The microscope directs a light beam onto the detected aggressive cancer cells. The cells light up because the tissue has been treated with a special substance in advance. Next, the lit-up cells are selected and these are now ready for RNA sequencing and analysis. They only need a few to a few hundred cells. In Nature Biomedical Engineering, Brinks and Chien and colleagues describe their technique.
‘We can now determine the genetic profile of the aggressive cancer cells. This was not so easy to do at first, because you have to deal with all the challenges of imaging, selecting and determining the RNA sequence in one go. Everything in the process has to work properly’, says Chien. ‘And if you know what’s going on in those cells, you can develop medicines based on that. We’ve succeeded in discovering a mechanism within a few months, whereas others needed quite a few years with the existing techniques. We just happened to come out with it at about the same time. Maybe, with our method, it can eventually be done within a few weeks.’
The two are now setting up a company called UFO Biosciences so that researchers from all over the world can send in cell samples or pieces of cancer tissue for analysis. According to them, there is already a great deal of interest from other universities and research institutes.
It is no coincidence that Chien and Brinks actively looked for opportunities to cooperate when they set up their labs in Rotterdam and Delft. They got to know each other when they were both working at Harvard University in the US. Chien talks about how they were trained to work in a multidisciplinary manner: ‘I got such a broad background at Harvard, because I delved into cancer biology and biochemistry, as well as the technical side. Since then, my greatest interest lies in developing new methods in cancer biology.’ Brinks adds neuroscience and physics to the disciplines he was involved in at Harvard.
They particularly appreciated the fact that everyone who worked there had to have an understanding of all the disciplines. Brinks: ‘It wasn’t different fields of study side by side. In my opinion, that slows down the collaboration. You have to explain a lot of things before you can proceed. That’s not the case with us. While we each have our own areas of expertise, we also have a broad background. As a result, we speak each other’s language and can quickly build on each other’s ideas. With Miao-Ping, I can sometimes work out a new idea within the course of an evening.’

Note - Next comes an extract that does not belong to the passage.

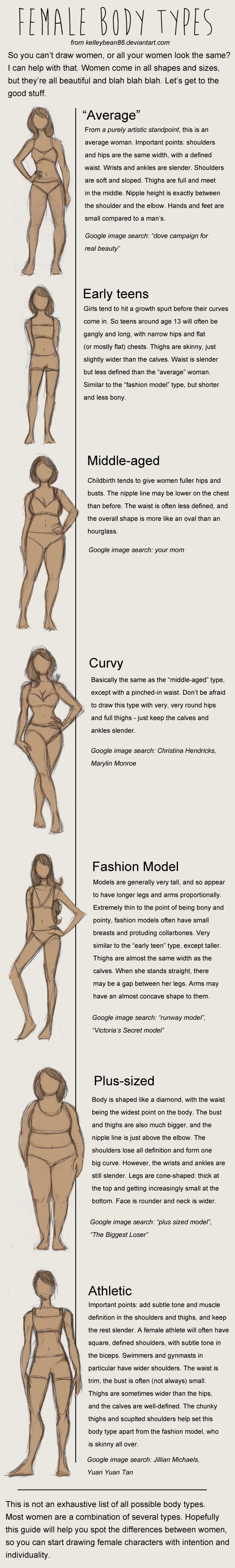 Draw Female Body Types by ~kelleybean86 on deviantART  This is really interesting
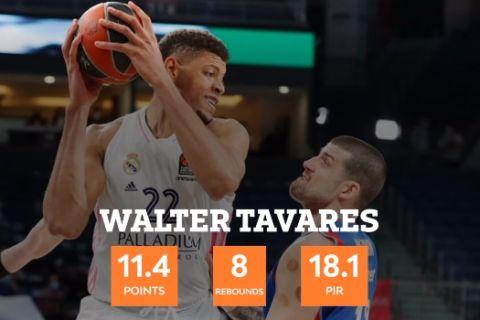 Ο Ταβάρες κορυφαίος αμυντικός της σεζόν στην EuroLeague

Delft and Rotterdam forging stronger bond
Chien and Brinks’ project is an example of the growing collaboration between research groups at TU Delft and Erasmus MC. For Brinks and Chien, this is a natural way of doing research and, according to Brinks, one that fortunately fits in with an already existing mindset at Delft and Rotterdam. Meanwhile, the two university cities are also forging a stronger bond under the heading of ‘Convergence for Health and Technology’.
For example, they are busy setting up Convergence Squares, which are meeting places to exchange ideas. Moreover, there will be more joint projects and researchers working for two of the three organisations, that is, for TU Delft and for Erasmus University or Erasmus MC. Brinks: ‘The institutes are creating an infrastructure for this now. We were fortunate with our situation and background, but this collaborative way of working should now also become easier and more standard for everyone.’